Cinematic arts students produce their own pilot episode called ‘Peace Baby’

Junior year film students “peaced out” on set April 21 after spending 14 days filming at various locations in the Lynchburg area. Students, joined with professors, alumni and professionals, worked together to produce a pilot episode for a potential TV show titled “Peace Baby.” 

The plot of the pilot episode begins with siblings Yasmin, Jeff and Justin who face pressure from their father, regarding athletics. Following Jeff’s suicide, Yasmin must learn how to move forward. During this season, Yasmin learns how to process her brother’s death through music and new friendships.

Cinematic arts students were divided into 14 departments. These included ads, art, behind the scenes, camera, editorial, electric, grip, locations, DIT (digital imaging technician), production office, script supervisor, sound, assistant to producer and assistant to director. 

Each student worked in two phases on the film set. Each phase was one week. Students were able to pick their top three departments and were later assigned their phases for the film set. 

Tiana Carter, a junior studying film production and content development, worked in the production office department in the first phase and then in the assistant director position for the second phase. Her responsibilities for production included administration duties and dealing with paperwork, such as contracts. Her assistant directing responsibilities were coordinating background actors where they filmed at a high school. 

Carter learned a lot during production, especially during preproduction and being on set. She worked through contracts and organizing hotels for the cast and crew. 

“There’s a lot of details that you wouldn’t even think about, like lunch … that was a big thing,” Carter said.

 Carter learned how to work with the director of the film and enjoyed her time meeting new people on the cast.

“I can definitely understand how people get kind of sad and overwhelmed (when it ends) because (wrapping up production) was a bittersweet moment. I got to meet people outside of my class which was fun,” Carter said. “You’re just kind of a family at the end and then getting to wrap the actors and say bye to them. It was bittersweet, but it was a lot of fun.”

Carter emphasized the importance of networking, especially among her classmates and peers. 

Sarah Elizabeth McNeal, also a junior studying film production and content development, spent Phase 1 working in the electric department and Phase 2 in the camera department as the Camera B operator. 

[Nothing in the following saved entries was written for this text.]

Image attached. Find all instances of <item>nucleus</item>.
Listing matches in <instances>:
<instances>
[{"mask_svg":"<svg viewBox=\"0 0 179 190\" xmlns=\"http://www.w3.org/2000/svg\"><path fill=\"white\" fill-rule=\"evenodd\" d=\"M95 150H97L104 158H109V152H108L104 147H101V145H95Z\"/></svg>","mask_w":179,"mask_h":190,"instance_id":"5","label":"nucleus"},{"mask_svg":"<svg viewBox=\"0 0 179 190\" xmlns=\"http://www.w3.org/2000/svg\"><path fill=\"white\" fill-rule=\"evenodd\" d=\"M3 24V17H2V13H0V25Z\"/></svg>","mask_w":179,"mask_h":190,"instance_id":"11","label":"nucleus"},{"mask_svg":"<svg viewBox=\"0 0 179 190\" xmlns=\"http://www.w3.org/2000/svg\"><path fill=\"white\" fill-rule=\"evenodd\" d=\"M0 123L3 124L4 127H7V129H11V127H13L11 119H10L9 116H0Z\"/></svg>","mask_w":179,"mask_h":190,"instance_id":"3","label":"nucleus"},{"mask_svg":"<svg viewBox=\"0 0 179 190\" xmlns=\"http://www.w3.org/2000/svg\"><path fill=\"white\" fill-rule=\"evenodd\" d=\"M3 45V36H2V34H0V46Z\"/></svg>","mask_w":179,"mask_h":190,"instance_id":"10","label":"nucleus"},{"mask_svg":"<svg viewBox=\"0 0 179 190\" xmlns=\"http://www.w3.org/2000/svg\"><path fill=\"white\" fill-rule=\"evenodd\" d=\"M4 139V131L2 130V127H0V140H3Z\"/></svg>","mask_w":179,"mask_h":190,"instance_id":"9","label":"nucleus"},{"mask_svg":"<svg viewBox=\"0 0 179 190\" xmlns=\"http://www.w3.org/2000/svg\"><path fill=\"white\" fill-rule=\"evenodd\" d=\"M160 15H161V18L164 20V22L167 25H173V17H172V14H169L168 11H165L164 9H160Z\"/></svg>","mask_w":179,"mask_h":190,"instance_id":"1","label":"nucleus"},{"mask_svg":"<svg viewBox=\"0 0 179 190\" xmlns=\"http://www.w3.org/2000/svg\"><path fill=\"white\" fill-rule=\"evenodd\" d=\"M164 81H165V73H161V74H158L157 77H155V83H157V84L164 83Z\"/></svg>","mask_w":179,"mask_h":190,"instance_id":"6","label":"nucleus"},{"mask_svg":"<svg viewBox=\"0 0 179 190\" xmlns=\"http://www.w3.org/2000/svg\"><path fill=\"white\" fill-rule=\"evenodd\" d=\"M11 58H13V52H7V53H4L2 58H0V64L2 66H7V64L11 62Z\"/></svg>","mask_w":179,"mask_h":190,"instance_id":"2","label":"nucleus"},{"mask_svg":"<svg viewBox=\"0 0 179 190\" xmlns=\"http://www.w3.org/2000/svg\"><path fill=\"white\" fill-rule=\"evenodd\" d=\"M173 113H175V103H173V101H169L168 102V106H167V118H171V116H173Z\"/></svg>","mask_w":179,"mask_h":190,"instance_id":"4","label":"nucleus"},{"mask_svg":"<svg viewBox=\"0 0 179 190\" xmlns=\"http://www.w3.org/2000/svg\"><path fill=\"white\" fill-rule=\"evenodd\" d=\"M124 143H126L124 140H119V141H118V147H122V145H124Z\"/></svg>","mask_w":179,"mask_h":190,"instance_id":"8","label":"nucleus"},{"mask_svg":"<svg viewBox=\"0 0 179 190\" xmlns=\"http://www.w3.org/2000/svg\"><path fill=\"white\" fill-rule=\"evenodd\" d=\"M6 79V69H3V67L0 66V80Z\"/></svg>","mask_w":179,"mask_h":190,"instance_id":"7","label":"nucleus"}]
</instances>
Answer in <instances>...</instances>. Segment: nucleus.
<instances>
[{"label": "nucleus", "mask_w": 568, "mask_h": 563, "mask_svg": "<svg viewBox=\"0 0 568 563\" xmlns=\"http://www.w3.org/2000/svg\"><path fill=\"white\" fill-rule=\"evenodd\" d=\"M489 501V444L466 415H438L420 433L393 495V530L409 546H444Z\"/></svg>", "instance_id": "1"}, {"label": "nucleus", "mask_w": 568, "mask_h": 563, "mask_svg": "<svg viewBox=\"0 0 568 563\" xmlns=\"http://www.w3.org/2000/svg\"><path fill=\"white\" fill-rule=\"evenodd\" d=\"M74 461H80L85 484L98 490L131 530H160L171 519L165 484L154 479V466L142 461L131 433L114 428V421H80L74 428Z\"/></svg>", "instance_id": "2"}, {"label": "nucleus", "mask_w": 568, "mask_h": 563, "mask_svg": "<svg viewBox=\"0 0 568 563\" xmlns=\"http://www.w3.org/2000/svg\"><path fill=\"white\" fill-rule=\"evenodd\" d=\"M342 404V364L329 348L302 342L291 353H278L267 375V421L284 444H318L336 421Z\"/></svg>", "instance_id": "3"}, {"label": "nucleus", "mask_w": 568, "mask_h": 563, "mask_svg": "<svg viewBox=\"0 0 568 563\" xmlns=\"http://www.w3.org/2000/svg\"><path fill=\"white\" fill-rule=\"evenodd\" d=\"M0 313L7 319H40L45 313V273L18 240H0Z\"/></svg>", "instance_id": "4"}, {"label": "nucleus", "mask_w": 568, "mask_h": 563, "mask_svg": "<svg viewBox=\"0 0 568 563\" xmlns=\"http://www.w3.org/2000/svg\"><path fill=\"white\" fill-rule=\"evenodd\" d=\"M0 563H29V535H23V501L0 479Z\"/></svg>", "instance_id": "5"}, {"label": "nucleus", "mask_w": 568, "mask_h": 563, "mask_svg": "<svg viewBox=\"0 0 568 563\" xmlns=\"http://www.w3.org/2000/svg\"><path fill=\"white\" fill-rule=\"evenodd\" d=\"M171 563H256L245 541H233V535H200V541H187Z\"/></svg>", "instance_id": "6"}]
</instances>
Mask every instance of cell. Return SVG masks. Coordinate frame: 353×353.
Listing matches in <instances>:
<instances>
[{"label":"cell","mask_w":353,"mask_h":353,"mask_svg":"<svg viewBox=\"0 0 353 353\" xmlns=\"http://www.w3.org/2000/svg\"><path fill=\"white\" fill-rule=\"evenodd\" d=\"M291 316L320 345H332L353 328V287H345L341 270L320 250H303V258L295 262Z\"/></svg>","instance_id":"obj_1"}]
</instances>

Her electric responsibilities consisted of staging, watching generators and assisting the gaffer, who oversees all the lighting. Preproduction for the electric team was spent labeling, organizing and testing all the lighting equipment. 

“It is so important to be organized and to know where everything is because when you’re on set and the DP (director of photography) needs a NYX bulb, you need to know exactly where that is and how it works,” McNeal said. “Time is money. That’s what they say in the film industry.”

McNeal acknowledges how important it is to get hands-on experiences while studying at Liberty. 

“That opportunity may not come again very easily, so to have that opportunity now is really great,” McNeal said. 

McNeal’s goals for the pilot were to improve her electric and camera skills, which she accomplished as she grew in her confidence in filmmaking. 

“No department is greater than another department. You all need each other and you’re all relying on each other,” McNeal said. “All these different people with all these different passions are working together to create one product and ultimately fulfill the director’s vision.”

Michael Torres, an associate professor in the cinematic arts department, directed “Peace Baby.” Doug Miller, a professor in the cinematic arts department, was the director of photography for the film. 

The students learned from their professors, Liberty alumni and film professionals while on set. One alumnus, Josh Hockema, who graduated in 2022, was the First Assistant Camera.

“It was a lot of fun getting to talk with them because they’re in the field now and getting to hear their experiences,” Carter said. 

Carter explained how they gave advice to the film students regarding their thesis films and what work in the “real world” is like. 

Each spring, the cinematic arts department produces a film with the junior year students as part of the major degree programs. The project, like others in the curricula, allows students to have on-the-job training with active professionals, enhancing their resumes and career networks before they graduate.